Major-général Dr Timothy Batabana, directeur du Centre national de fusion pour la lutte contre le terrorisme
Dans une intervention dense et sans concession, le Major-général Dr Timothy Batabana, directeur du Centre national de fusion pour la lutte contre le terrorisme, a disséqué la mécanique de cette menace transfrontalière. L’extrémisme violent, rappelle-t-il, tire sa subsistance d’un engrenage complexe où s’entremêlent idéologie radicale, réseaux criminels, rareté des ressources hydriques et tensions climatiques.
Parlant des réfugiés, il laisse entendre : « Ils ne viennent pas par amour pour nos paysages, mais dans une quête primordiale de survie. Si nous cédons du terrain, où irons-nous ? »
Pour lui, au-delà des frontières matérielles, c’est également une guerre d’influence et de désinformation qui se joue. Les groupes armés exploitent les failles sociales, la pauvreté et les vagues de désillusion pour éroder l’autorité des États et fracturer le tissu communautaire.
Des participants au Forum
Le dialogue, la solidarité et l’humain comme remparts
Face à ce défi existentiel, l’option purement militaire révèle rapidement ses limites. C’est pourquoi l’Initiative du Sahel pour la Paix (SPI), portée par l’Église catholique aux côtés des partenaires tels que le Catholic Relief Services et la Konrad-Adenauer-Stiftung, plaide pour une approche profondément ancrée dans les réalités du terrain.

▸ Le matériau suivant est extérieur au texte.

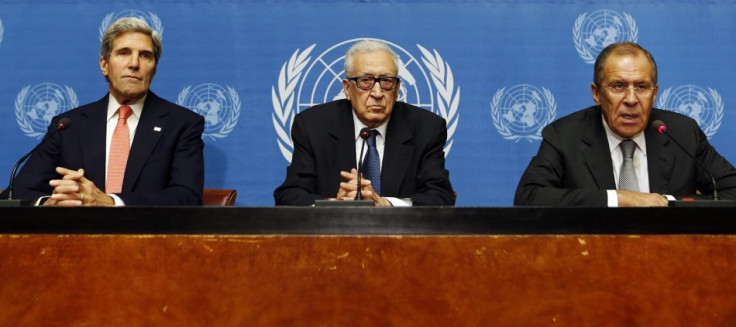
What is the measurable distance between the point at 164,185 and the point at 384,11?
47.5 inches

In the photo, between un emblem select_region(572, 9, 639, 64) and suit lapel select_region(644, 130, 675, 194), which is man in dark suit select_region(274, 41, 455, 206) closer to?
suit lapel select_region(644, 130, 675, 194)

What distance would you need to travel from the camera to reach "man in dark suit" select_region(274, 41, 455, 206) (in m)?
2.59

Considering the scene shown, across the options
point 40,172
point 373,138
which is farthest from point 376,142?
point 40,172

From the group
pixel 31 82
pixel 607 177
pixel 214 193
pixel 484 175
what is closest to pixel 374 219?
pixel 607 177

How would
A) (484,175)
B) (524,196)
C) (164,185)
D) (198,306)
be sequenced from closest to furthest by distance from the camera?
(198,306) → (524,196) → (164,185) → (484,175)

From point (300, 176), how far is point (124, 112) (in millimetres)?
745

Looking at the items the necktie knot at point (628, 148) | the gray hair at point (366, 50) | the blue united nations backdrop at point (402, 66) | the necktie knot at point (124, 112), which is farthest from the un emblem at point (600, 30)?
the necktie knot at point (124, 112)

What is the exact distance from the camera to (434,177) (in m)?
2.58

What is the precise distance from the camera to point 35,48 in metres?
3.16

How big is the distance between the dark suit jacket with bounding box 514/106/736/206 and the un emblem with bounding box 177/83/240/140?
1298 mm

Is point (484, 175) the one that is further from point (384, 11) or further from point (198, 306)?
point (198, 306)

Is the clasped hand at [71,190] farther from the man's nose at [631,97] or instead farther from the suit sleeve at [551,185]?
the man's nose at [631,97]

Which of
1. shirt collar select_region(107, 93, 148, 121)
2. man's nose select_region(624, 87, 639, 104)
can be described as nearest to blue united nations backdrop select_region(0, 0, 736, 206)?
shirt collar select_region(107, 93, 148, 121)

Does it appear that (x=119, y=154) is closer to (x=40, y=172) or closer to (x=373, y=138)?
(x=40, y=172)
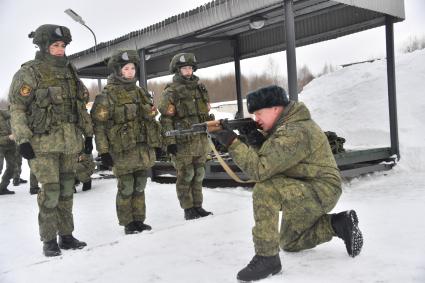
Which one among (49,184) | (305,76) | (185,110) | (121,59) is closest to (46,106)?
(49,184)

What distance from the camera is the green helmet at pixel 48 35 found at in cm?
382

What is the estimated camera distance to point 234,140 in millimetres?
2758

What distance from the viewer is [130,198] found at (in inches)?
174

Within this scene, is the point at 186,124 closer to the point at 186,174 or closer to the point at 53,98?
the point at 186,174

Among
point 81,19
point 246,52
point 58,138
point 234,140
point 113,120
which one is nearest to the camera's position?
point 234,140

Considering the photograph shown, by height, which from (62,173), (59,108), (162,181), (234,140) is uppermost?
(59,108)

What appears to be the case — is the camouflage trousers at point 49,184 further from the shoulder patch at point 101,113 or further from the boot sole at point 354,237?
the boot sole at point 354,237

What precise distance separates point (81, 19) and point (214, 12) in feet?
28.1

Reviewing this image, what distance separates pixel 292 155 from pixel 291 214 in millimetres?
470

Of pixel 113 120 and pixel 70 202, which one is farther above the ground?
pixel 113 120

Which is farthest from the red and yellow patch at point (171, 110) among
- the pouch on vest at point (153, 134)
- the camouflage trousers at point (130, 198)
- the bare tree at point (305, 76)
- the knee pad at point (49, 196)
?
the bare tree at point (305, 76)

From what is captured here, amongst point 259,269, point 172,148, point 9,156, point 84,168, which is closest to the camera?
point 259,269

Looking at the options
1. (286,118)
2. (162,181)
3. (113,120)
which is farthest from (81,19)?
(286,118)

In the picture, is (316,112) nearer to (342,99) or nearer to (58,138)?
(342,99)
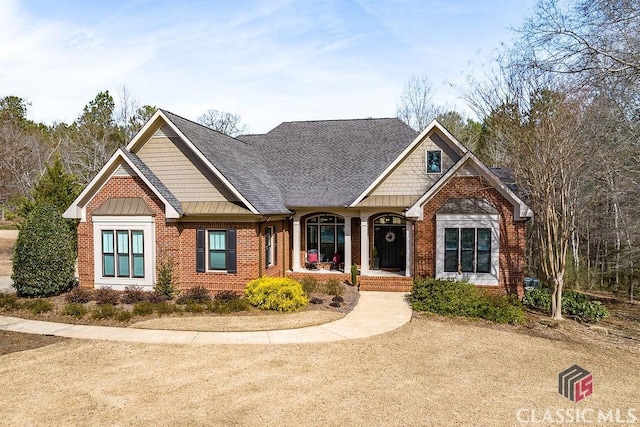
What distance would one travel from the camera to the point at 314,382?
8.72 m

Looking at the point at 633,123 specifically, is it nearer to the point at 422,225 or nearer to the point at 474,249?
the point at 474,249

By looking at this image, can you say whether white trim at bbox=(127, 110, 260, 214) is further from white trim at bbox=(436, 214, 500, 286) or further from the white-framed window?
the white-framed window

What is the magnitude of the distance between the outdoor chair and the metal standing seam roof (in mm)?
7663

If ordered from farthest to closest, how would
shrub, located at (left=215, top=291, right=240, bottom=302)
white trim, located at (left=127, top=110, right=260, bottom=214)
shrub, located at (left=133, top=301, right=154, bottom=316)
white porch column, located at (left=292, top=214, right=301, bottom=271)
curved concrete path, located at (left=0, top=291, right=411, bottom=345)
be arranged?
white porch column, located at (left=292, top=214, right=301, bottom=271)
white trim, located at (left=127, top=110, right=260, bottom=214)
shrub, located at (left=215, top=291, right=240, bottom=302)
shrub, located at (left=133, top=301, right=154, bottom=316)
curved concrete path, located at (left=0, top=291, right=411, bottom=345)

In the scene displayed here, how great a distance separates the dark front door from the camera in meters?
20.7

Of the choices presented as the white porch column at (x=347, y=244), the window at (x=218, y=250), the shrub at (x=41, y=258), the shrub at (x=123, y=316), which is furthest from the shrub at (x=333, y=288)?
the shrub at (x=41, y=258)

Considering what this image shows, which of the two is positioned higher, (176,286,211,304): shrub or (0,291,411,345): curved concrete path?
(176,286,211,304): shrub

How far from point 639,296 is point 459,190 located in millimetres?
10317

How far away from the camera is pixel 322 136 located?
80.5 ft

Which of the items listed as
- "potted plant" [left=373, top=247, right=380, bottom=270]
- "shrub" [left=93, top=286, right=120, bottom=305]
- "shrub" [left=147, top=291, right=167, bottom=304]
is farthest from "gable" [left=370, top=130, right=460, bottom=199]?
"shrub" [left=93, top=286, right=120, bottom=305]

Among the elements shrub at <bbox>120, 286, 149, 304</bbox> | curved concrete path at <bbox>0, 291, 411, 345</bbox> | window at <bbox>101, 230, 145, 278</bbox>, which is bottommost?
curved concrete path at <bbox>0, 291, 411, 345</bbox>

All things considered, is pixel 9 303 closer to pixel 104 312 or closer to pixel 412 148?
pixel 104 312

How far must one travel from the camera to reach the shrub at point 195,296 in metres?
15.5

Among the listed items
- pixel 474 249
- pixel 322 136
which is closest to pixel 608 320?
pixel 474 249
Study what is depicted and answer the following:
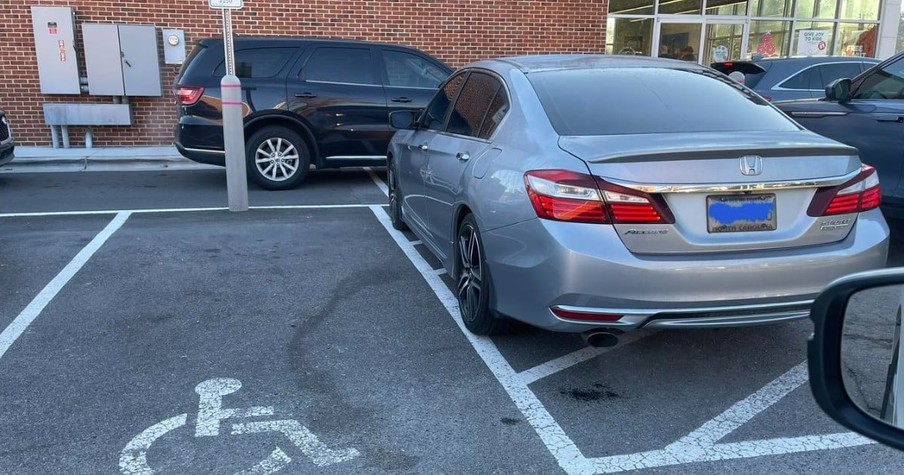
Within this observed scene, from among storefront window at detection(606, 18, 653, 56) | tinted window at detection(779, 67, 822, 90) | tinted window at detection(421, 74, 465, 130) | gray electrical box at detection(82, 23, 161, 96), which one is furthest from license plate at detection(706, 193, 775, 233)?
storefront window at detection(606, 18, 653, 56)

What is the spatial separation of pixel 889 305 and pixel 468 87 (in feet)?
11.8

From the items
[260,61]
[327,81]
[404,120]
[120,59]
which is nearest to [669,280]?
[404,120]

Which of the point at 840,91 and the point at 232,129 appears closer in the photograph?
the point at 840,91

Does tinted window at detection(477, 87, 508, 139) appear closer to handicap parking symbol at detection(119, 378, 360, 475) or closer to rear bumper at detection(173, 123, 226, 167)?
handicap parking symbol at detection(119, 378, 360, 475)

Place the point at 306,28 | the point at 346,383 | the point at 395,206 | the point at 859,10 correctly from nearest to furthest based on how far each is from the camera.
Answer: the point at 346,383 → the point at 395,206 → the point at 306,28 → the point at 859,10

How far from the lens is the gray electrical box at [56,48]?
11094 millimetres

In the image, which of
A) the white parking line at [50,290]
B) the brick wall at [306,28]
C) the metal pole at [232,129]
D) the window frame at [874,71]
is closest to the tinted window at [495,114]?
the white parking line at [50,290]

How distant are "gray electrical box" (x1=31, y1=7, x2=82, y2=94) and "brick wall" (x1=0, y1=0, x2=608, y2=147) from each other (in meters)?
0.24

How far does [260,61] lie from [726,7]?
414 inches

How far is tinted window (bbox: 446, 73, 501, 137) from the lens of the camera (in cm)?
449

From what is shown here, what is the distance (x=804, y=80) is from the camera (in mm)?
9844

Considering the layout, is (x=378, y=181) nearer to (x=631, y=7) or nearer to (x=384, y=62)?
(x=384, y=62)

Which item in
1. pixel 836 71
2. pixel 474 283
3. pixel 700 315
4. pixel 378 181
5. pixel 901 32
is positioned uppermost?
pixel 901 32

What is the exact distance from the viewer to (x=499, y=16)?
42.3ft
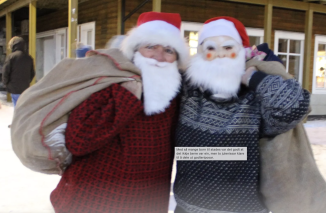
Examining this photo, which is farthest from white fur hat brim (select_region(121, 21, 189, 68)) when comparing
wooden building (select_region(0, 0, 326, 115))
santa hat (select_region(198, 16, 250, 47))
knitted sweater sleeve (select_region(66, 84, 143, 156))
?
wooden building (select_region(0, 0, 326, 115))

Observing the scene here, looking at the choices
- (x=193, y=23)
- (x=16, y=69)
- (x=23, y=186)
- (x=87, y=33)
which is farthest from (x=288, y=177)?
(x=87, y=33)

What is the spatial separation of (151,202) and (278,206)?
0.59 m

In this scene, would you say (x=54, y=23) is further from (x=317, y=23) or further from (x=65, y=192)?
(x=65, y=192)

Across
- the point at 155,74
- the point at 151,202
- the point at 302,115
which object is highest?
the point at 155,74

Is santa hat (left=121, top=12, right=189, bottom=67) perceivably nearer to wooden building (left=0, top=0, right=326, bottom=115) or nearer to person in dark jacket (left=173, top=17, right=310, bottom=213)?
person in dark jacket (left=173, top=17, right=310, bottom=213)

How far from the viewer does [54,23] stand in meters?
9.29

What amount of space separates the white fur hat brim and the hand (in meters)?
0.33

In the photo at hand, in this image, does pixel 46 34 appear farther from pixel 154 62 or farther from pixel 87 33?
pixel 154 62

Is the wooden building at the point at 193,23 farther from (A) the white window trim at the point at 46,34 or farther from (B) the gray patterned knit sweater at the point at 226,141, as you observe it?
(B) the gray patterned knit sweater at the point at 226,141

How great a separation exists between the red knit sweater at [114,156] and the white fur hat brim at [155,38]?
27 centimetres

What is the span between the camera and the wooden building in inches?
256

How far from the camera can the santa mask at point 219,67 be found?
1521 mm

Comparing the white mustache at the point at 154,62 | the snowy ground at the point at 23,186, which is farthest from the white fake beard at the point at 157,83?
the snowy ground at the point at 23,186

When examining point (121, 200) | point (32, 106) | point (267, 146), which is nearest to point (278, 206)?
point (267, 146)
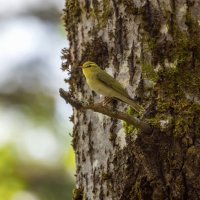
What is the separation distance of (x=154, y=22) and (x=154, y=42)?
12 centimetres

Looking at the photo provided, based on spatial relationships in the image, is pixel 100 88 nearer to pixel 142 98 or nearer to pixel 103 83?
pixel 103 83

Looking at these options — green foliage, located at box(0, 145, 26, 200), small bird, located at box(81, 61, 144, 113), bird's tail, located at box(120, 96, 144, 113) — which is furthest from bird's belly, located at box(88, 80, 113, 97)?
green foliage, located at box(0, 145, 26, 200)

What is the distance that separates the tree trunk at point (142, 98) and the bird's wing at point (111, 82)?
59 mm

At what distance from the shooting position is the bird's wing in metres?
3.21

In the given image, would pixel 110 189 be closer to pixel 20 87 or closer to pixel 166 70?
pixel 166 70

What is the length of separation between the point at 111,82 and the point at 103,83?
44 mm

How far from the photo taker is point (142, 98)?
127 inches

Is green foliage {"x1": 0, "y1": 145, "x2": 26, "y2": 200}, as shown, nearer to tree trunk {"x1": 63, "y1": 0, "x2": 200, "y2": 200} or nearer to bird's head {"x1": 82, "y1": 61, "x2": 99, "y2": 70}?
Result: tree trunk {"x1": 63, "y1": 0, "x2": 200, "y2": 200}

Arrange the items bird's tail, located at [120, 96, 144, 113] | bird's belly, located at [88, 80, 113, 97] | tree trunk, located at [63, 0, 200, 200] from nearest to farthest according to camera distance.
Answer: tree trunk, located at [63, 0, 200, 200] < bird's tail, located at [120, 96, 144, 113] < bird's belly, located at [88, 80, 113, 97]

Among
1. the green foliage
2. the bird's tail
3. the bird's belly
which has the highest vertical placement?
the green foliage

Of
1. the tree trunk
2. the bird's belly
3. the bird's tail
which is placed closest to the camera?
the tree trunk

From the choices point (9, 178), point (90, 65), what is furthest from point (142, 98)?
point (9, 178)

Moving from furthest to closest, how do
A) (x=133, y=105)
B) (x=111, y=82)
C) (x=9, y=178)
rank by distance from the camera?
(x=9, y=178), (x=111, y=82), (x=133, y=105)

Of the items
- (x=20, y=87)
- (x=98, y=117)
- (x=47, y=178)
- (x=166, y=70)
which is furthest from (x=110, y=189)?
(x=20, y=87)
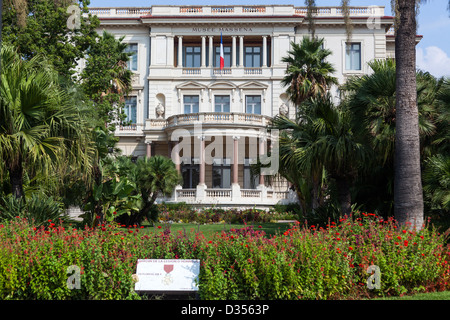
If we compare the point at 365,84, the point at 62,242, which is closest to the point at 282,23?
the point at 365,84

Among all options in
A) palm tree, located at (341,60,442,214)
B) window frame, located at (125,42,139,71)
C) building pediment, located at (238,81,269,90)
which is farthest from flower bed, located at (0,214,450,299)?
window frame, located at (125,42,139,71)

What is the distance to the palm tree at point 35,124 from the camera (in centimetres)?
1095

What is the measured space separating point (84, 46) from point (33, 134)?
485 inches

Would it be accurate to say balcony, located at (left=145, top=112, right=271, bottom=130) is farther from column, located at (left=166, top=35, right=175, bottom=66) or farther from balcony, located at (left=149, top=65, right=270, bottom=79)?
column, located at (left=166, top=35, right=175, bottom=66)

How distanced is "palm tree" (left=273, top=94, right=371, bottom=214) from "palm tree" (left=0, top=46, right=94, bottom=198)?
19.6ft

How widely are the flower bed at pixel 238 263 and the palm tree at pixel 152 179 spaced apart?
469 inches

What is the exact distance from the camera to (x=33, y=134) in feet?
36.5

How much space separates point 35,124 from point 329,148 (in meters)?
7.60

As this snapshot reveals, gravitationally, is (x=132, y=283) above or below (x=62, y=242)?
below

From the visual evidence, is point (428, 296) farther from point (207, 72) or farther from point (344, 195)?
point (207, 72)

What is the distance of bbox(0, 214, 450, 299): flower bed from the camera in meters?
7.69

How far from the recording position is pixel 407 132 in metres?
11.3

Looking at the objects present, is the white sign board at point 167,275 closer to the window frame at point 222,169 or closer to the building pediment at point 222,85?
the window frame at point 222,169
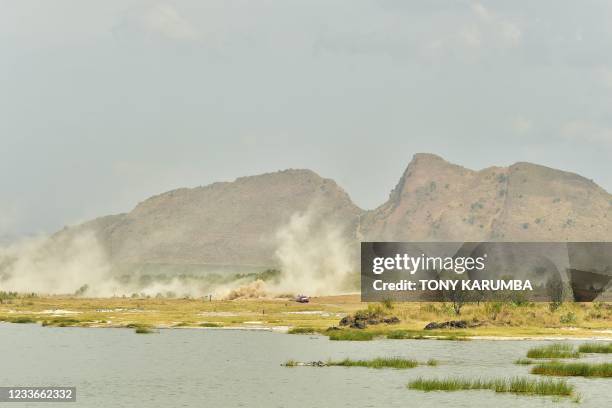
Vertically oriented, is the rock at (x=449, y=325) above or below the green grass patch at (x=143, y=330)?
above

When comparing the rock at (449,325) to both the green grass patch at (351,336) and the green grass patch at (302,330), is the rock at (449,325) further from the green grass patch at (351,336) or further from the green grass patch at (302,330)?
the green grass patch at (302,330)

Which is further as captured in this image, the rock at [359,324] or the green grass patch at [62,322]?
the green grass patch at [62,322]

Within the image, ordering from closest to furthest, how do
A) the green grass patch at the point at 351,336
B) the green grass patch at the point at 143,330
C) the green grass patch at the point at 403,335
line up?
the green grass patch at the point at 351,336 → the green grass patch at the point at 403,335 → the green grass patch at the point at 143,330

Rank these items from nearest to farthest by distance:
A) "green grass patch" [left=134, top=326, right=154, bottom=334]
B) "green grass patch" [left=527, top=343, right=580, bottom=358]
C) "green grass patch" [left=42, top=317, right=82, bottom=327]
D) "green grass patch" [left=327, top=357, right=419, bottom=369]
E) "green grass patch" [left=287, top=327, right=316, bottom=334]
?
1. "green grass patch" [left=327, top=357, right=419, bottom=369]
2. "green grass patch" [left=527, top=343, right=580, bottom=358]
3. "green grass patch" [left=287, top=327, right=316, bottom=334]
4. "green grass patch" [left=134, top=326, right=154, bottom=334]
5. "green grass patch" [left=42, top=317, right=82, bottom=327]

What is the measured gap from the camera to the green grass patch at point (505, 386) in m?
52.5

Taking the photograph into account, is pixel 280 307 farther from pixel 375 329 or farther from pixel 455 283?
pixel 375 329

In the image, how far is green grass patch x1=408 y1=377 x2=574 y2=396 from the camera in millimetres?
52531

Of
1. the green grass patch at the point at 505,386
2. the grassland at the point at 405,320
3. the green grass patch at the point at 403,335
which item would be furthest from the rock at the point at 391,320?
the green grass patch at the point at 505,386

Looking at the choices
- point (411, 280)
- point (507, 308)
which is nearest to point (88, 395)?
point (507, 308)

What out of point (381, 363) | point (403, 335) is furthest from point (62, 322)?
point (381, 363)

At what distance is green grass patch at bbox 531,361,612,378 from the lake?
1.36 m

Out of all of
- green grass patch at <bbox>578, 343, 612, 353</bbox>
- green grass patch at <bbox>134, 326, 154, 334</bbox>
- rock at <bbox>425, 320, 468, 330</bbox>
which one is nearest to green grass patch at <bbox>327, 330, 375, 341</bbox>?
rock at <bbox>425, 320, 468, 330</bbox>

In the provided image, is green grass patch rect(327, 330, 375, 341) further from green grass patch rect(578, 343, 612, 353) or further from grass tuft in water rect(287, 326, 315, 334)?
green grass patch rect(578, 343, 612, 353)

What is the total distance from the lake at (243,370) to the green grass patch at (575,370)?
1.36m
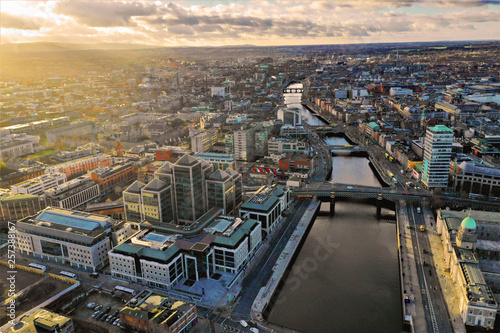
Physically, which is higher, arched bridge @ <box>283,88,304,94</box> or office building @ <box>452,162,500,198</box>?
arched bridge @ <box>283,88,304,94</box>

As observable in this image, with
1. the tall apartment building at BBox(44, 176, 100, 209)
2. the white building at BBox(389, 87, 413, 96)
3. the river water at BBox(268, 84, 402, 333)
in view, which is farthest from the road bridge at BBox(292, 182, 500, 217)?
the white building at BBox(389, 87, 413, 96)

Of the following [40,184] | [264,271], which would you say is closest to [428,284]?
[264,271]

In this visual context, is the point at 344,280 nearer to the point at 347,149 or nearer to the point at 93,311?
the point at 93,311

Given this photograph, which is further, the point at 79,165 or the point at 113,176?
the point at 79,165

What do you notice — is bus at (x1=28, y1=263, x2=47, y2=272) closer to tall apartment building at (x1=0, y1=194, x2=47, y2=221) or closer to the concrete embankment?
tall apartment building at (x1=0, y1=194, x2=47, y2=221)

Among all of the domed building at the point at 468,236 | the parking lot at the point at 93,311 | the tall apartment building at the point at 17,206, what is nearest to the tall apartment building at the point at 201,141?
the tall apartment building at the point at 17,206

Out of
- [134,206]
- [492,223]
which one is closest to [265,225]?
[134,206]

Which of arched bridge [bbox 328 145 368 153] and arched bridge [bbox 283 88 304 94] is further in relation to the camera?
arched bridge [bbox 283 88 304 94]
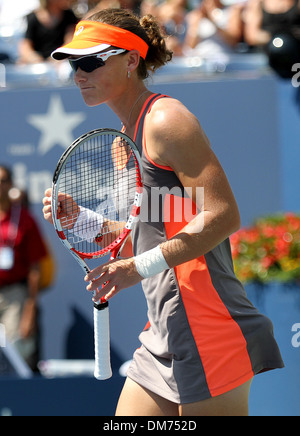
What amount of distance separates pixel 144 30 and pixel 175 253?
0.73 meters

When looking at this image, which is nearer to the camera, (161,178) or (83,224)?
(161,178)

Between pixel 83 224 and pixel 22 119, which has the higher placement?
pixel 83 224

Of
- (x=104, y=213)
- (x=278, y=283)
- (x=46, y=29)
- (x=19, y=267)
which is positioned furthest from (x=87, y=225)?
(x=46, y=29)

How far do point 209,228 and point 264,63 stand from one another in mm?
3155

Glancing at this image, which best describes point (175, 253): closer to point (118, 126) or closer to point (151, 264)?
point (151, 264)

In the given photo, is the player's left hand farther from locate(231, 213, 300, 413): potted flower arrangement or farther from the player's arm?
locate(231, 213, 300, 413): potted flower arrangement

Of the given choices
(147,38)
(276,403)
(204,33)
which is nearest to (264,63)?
(204,33)

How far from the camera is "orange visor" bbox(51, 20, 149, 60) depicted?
2127 mm

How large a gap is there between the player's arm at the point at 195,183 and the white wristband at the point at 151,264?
0.05 ft

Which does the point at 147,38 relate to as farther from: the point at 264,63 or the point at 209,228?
the point at 264,63

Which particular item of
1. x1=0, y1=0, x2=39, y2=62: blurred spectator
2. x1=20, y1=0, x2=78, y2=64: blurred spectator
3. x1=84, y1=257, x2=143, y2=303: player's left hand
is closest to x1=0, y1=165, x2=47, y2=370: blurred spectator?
x1=20, y1=0, x2=78, y2=64: blurred spectator

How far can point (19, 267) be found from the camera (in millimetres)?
5223

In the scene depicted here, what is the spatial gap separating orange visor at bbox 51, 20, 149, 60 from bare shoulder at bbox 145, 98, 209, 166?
0.25 m

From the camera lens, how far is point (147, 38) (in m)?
2.28
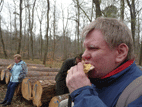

Présent à cette rencontre majeure, le Secrétaire Général Régional du SPI, le Révérend Père Hermann Ouedraogo, a apporté la voix et l’expérience de la coordination régionale. Dans son allocution, il a rappelé le chemin parcouru à travers les cinq pays membres de l’initiative, soulignant que la paix durable se construit d’abord par la confiance entre les peuples et leurs institutions. Saluant l’engagement remarquable du Ghana et son hospitalité envers les réfugiés du Sahel, il a résumé la double vocation de cette mobilisation : celle d’une posture préventive pour protéger les communautés ghanéennes, couplée à celle d’une démarche solidaire pour accompagner le Sahel dans sa quête de paix.
En effet, pour le coordinateur national du SPI-Ghan, la réponse réside avant tout dans le renforcement de la cohésion sociale et la promotion du dialogue interreligieux comme rempart contre la radicalisation. Mieux, prévenir le conflit demeurera toujours plus efficace et moins coûteux que d’avoir à y répondre une fois l’incendie déclaré.
Photo de quelques officielles
Dans un message empreint d’humanisme et de philosophie africaine, les intervenants ont conclu sur l’esprit d’Ubuntu, « Je suis parce que nous sommes ». La véritable préparation ne réside pas seulement dans la prédiction des catastrophes, mais dans la formation des cœurs assez grands pour veiller sur le bien commun et bâtir une confiance inébranlable entre les citoyens et leurs institutions.
Entre prières œcuméniques, débats stratégiques et résolutions concrètes, ce forum réaffirme avec force que la paix au Ghana et dans l’ensemble de la sous-région ouest-africaine ne sera pas le fruit du hasard. Elle sera l’aboutissement d’une vigilance partagée, d’une gouvernance réactive et d’une solidarité sans frontières.